Required action: Copy out all lines of the listing below that hold "finer".

[[ Data excerpts open ]]

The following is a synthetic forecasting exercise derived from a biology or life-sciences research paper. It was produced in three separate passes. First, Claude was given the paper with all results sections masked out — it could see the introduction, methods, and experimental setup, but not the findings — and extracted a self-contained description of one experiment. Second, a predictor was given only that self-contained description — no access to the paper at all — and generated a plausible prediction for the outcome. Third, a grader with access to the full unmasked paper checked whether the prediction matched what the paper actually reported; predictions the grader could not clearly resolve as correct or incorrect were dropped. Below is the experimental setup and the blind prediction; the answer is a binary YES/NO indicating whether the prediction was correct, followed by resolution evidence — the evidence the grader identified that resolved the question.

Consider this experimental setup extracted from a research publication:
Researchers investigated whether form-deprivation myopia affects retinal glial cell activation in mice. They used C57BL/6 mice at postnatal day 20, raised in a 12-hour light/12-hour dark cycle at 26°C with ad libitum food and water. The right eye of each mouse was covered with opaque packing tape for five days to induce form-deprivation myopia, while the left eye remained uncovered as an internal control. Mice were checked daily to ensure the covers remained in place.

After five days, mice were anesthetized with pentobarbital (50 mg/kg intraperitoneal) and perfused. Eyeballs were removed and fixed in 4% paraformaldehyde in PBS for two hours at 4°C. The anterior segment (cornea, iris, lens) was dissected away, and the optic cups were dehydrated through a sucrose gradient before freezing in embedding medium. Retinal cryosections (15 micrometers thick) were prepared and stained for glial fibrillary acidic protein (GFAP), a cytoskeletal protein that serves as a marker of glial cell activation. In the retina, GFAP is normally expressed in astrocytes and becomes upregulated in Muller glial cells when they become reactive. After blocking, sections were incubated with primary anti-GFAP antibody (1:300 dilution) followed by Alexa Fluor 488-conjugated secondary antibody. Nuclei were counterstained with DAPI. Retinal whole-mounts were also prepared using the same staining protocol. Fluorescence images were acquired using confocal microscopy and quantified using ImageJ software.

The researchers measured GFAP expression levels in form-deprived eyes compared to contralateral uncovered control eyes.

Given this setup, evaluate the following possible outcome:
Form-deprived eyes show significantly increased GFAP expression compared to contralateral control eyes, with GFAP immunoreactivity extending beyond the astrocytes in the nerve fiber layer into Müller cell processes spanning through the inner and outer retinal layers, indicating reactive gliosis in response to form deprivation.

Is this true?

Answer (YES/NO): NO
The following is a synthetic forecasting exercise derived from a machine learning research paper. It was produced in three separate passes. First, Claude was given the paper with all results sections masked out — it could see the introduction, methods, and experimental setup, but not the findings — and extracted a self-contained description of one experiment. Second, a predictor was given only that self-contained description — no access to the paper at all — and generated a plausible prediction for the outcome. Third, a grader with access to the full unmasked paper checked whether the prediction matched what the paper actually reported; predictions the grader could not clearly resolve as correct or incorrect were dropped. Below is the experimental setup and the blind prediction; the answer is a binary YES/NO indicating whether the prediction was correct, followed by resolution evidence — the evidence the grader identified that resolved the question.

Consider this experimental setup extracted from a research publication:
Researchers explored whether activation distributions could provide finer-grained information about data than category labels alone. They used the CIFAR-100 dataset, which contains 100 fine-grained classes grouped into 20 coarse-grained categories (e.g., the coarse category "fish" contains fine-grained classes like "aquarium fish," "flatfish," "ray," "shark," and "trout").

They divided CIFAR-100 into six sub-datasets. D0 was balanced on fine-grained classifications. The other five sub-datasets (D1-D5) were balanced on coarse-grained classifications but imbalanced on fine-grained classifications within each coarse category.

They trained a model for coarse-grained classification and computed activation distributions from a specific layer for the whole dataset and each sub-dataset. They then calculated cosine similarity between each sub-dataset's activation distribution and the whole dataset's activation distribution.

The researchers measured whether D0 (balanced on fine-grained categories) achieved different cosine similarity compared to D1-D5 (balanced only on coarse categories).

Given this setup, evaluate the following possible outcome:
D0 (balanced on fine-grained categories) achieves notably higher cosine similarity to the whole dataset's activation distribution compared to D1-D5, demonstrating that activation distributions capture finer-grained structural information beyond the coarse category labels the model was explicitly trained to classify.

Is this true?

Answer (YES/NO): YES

[[ Data excerpts closed ]]

Finished exercise:
Researchers explored whether activation distributions could provide finer-grained information about data than category labels alone. They used the CIFAR-100 dataset, which contains 100 fine-grained classes grouped into 20 coarse-grained categories (e.g., the coarse category "fish" contains fine-grained classes like "aquarium fish," "flatfish," "ray," "shark," and "trout").
D0 (balanced on fine-grained categories) achieves notably higher cosine similarity to the whole dataset's activation distribution compared to D1-D5, demonstrating that activation distributions capture finer-grained structural information beyond the coarse category labels the model was explicitly trained to classify.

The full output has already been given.